- **WORK INSTRUCTIONS**
What lines in the entries hold the string "Pfizer"? List them.

Stored data:
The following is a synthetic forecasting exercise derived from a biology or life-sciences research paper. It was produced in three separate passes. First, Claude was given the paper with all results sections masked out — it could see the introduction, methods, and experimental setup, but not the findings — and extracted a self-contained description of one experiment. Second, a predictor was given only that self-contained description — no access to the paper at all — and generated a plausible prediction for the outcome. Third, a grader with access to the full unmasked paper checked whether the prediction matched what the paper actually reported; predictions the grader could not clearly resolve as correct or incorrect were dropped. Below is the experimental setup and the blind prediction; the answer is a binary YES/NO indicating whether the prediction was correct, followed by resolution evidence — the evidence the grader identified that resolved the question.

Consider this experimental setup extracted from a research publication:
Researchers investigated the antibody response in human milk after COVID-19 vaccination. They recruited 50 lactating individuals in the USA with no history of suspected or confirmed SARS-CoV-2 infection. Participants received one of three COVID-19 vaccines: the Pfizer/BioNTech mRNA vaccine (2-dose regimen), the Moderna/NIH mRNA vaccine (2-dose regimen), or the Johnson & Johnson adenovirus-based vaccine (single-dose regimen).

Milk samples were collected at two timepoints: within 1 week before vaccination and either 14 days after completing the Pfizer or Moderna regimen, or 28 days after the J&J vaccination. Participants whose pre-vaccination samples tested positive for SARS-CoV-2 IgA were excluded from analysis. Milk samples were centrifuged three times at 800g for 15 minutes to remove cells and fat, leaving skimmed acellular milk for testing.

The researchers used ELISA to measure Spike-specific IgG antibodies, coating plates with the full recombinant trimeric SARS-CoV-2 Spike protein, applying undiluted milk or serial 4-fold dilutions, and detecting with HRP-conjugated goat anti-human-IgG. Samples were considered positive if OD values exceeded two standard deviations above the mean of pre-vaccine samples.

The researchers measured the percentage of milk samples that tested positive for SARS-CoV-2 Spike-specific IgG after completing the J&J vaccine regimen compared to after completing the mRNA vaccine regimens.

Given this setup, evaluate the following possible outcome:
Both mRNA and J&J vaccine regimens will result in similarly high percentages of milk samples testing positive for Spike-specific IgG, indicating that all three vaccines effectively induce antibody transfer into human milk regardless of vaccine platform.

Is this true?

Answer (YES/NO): NO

- **OUTPUT OF THE EXERCISE**
Researchers investigated the antibody response in human milk after COVID-19 vaccination. They recruited 50 lactating individuals in the USA with no history of suspected or confirmed SARS-CoV-2 infection. Participants received one of three COVID-19 vaccines: the Pfizer/BioNTech mRNA vaccine (2-dose regimen), the Moderna/NIH mRNA vaccine (2-dose regimen), or the Johnson & Johnson adenovirus-based vaccine (single-dose regimen).
Milk samples were collected at two timepoints: within 1 week before vaccination and either 14 days after completing the Pfizer or Moderna regimen, or 28 days after the J&J vaccination. Participants whose pre-vaccination samples tested positive for SARS-CoV-2 IgA were excluded from analysis. Milk samples were centrifuged three times at 800g for 15 minutes to remove cells and fat, leaving skimmed acellular milk for testing.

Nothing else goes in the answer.